* **Task objective**
Copy, word for word, the lines of the entries below between the one with "At small Reynolds" and the one with "The researchers examined", inclusive, and leave out everything else.
Information below:
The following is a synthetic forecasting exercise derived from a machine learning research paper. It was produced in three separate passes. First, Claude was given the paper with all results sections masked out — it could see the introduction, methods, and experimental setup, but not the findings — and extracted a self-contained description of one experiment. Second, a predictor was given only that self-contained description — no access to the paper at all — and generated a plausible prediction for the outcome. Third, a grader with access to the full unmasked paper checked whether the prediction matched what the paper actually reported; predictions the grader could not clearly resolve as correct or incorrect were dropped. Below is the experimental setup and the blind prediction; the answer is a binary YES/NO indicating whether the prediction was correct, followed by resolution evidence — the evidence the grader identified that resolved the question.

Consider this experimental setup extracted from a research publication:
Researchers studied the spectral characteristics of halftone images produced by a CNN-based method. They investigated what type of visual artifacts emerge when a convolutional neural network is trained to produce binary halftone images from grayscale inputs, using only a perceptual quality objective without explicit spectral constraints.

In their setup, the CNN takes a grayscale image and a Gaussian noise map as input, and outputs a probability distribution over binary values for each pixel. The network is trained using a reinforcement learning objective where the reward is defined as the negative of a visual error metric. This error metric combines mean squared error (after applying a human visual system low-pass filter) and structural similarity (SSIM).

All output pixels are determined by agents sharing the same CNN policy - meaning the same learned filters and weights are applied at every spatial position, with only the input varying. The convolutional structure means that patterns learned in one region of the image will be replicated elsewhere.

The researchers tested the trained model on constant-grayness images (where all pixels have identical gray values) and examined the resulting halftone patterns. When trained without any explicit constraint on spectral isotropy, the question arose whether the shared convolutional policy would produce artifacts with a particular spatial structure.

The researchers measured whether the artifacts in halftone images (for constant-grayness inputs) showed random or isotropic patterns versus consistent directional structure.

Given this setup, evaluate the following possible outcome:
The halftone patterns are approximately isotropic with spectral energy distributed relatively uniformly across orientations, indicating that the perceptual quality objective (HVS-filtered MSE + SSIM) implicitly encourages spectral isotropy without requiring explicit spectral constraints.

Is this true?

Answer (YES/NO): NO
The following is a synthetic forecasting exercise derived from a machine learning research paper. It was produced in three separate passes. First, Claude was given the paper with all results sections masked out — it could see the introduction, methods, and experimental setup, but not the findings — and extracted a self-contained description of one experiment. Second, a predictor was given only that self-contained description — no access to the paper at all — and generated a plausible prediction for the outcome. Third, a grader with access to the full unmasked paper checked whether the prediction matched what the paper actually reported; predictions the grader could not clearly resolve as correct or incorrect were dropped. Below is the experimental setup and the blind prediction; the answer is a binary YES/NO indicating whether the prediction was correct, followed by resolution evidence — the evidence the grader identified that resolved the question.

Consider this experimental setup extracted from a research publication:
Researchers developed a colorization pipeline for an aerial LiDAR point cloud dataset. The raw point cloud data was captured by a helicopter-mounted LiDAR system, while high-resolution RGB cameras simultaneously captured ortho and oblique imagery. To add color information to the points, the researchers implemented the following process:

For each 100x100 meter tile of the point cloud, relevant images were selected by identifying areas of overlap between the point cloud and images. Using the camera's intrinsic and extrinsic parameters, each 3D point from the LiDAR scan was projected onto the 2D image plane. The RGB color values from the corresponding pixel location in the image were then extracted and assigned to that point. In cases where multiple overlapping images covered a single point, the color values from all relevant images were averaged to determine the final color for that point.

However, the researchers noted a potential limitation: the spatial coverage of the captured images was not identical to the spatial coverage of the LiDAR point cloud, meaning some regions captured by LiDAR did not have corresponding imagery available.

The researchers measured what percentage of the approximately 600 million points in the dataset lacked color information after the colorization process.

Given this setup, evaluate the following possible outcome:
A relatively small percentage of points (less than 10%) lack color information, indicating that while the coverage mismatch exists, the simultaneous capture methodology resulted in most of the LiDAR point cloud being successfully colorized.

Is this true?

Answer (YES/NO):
End of Information.
Information below:
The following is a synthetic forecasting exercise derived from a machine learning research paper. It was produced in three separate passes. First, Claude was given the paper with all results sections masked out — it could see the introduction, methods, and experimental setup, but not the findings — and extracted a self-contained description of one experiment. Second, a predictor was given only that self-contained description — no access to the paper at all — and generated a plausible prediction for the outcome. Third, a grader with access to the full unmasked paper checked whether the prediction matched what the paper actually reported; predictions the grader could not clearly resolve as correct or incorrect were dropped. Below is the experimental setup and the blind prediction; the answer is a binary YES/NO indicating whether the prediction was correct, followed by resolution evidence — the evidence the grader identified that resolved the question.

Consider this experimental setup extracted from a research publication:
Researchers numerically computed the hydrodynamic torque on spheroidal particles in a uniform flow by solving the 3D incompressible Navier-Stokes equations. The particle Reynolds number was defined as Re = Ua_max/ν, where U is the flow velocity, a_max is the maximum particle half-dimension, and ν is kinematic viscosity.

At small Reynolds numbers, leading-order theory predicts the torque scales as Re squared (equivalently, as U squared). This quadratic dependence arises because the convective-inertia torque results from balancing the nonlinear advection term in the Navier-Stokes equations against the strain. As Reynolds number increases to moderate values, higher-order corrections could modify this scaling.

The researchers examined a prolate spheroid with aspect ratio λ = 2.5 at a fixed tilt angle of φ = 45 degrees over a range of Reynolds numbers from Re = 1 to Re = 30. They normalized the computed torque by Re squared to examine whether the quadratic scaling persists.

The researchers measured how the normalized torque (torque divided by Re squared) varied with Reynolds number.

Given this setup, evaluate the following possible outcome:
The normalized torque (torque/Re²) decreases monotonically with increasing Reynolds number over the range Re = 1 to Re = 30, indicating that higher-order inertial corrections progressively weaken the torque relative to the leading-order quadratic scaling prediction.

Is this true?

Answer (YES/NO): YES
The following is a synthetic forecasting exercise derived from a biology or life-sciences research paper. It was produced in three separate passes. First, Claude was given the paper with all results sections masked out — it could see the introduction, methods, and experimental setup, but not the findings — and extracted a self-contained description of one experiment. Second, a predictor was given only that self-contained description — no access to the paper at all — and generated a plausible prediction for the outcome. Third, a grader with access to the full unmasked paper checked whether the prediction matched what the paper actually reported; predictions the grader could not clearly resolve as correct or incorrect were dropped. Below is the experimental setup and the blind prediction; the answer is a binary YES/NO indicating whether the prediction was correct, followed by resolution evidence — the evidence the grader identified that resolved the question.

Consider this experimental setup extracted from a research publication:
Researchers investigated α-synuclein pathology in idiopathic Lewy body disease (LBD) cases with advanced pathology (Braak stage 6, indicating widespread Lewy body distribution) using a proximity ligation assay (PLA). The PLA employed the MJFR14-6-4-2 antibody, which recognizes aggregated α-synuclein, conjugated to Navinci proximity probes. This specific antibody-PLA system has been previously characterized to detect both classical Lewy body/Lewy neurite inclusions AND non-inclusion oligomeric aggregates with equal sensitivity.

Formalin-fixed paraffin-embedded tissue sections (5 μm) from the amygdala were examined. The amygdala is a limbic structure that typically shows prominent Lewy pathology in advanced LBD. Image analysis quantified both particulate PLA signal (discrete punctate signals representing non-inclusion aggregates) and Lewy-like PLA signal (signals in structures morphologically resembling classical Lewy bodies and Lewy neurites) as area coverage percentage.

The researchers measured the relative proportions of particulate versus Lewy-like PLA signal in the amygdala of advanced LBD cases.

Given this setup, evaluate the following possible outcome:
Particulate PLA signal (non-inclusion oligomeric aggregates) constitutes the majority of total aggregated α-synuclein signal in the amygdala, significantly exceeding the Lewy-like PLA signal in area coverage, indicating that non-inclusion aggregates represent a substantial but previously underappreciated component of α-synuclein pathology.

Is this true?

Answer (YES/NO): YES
End of Information.
* **Expected output**
At small Reynolds numbers, leading-order theory predicts the torque scales as Re squared (equivalently, as U squared). This quadratic dependence arises because the convective-inertia torque results from balancing the nonlinear advection term in the Navier-Stokes equations against the strain. As Reynolds number increases to moderate values, higher-order corrections could modify this scaling.

The researchers examined a prolate spheroid with aspect ratio λ = 2.5 at a fixed tilt angle of φ = 45 degrees over a range of Reynolds numbers from Re = 1 to Re = 30. They normalized the computed torque by Re squared to examine whether the quadratic scaling persists.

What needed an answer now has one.